The MWA2J Project started working in Nepal in April 2012 in partnership with CESLAM, the Center for the Study of Labour and Mobility in Kathmandu. As in Indonesia, the work began with a roundtable on access to justice with local stakeholders, but also included a training component on migrant worker rights under international law. The study has involved interviews and focus groups with migrant workers and civil society, as well as an analysis of cases filed at various government agencies. The report of findings and recommendations was launched in Kathmandu in June 2014.

Nepal is an important case study for migrant worker access to justice because overseas work is so crucial to the economy. A 2009 survey found that almost half of all households in Nepal have at least one member who is currently or who has returned from working abroad. The number of Nepalis working abroad has increased dramatically since the early 1990’s and rose by 30% between 1991 and 2001 according to the national census. In 2009, the Nepali Migration Survey estimated that 2 million Nepalese were working abroad. The numbers who leave each year are difficult to determine because it is believed many, including almost all women, travel unofficially, but in 2011/12 the Department of Foreign Employment approved almost 385,000 applications. This comprises men and some women working in a range of sectors from manufacturing, to service work and domestic work.

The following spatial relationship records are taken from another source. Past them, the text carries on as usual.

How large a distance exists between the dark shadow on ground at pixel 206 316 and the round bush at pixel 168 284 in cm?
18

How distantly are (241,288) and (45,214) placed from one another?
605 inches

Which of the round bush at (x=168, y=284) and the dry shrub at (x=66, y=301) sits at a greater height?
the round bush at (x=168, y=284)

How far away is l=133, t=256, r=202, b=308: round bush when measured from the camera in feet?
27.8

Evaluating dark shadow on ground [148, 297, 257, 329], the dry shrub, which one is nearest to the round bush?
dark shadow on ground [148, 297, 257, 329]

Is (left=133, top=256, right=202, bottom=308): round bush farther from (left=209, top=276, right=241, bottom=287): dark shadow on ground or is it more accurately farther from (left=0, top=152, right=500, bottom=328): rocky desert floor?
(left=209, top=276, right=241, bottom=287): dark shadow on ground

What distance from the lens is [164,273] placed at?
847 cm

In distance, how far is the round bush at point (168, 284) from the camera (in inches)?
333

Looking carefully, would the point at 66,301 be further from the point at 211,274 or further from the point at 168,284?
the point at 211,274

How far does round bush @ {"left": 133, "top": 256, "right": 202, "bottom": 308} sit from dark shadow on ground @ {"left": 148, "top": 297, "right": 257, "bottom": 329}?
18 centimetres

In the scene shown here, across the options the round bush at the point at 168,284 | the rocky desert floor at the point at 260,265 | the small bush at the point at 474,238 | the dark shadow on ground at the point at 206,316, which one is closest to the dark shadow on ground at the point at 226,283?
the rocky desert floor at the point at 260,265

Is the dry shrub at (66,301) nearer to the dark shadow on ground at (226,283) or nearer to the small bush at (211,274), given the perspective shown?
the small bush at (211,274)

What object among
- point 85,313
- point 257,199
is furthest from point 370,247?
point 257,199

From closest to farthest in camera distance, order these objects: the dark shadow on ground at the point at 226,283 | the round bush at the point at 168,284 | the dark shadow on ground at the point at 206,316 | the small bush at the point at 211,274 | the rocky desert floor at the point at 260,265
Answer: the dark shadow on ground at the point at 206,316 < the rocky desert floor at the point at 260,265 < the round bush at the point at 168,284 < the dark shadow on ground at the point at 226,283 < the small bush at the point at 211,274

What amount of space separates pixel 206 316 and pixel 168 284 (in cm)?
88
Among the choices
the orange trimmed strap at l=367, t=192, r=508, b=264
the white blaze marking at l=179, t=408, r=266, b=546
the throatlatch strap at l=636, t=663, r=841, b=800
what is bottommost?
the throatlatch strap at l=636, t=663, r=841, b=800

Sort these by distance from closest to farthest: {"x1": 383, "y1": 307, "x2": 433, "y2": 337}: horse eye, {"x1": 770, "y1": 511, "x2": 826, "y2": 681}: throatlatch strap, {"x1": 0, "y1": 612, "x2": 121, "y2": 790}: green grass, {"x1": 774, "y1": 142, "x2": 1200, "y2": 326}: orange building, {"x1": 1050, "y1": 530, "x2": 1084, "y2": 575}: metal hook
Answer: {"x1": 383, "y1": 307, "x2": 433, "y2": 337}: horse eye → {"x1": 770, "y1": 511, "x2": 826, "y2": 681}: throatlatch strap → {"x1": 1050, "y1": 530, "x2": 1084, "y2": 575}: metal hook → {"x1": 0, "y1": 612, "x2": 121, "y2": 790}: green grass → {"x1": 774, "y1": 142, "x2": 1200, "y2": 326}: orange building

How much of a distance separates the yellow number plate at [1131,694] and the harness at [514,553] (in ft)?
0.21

In addition, Nepal presents an interesting case study because it has adopted a comprehensive law on migrant labour and has established a number of specialized bodies to deal with disputes, including a government Department of Foreign Employment, and a tribunal for hearing migrant worker cases in an expedited manner. Nepal's experience with these institutions may provide a useful example to other countries interested in adopting similar measures.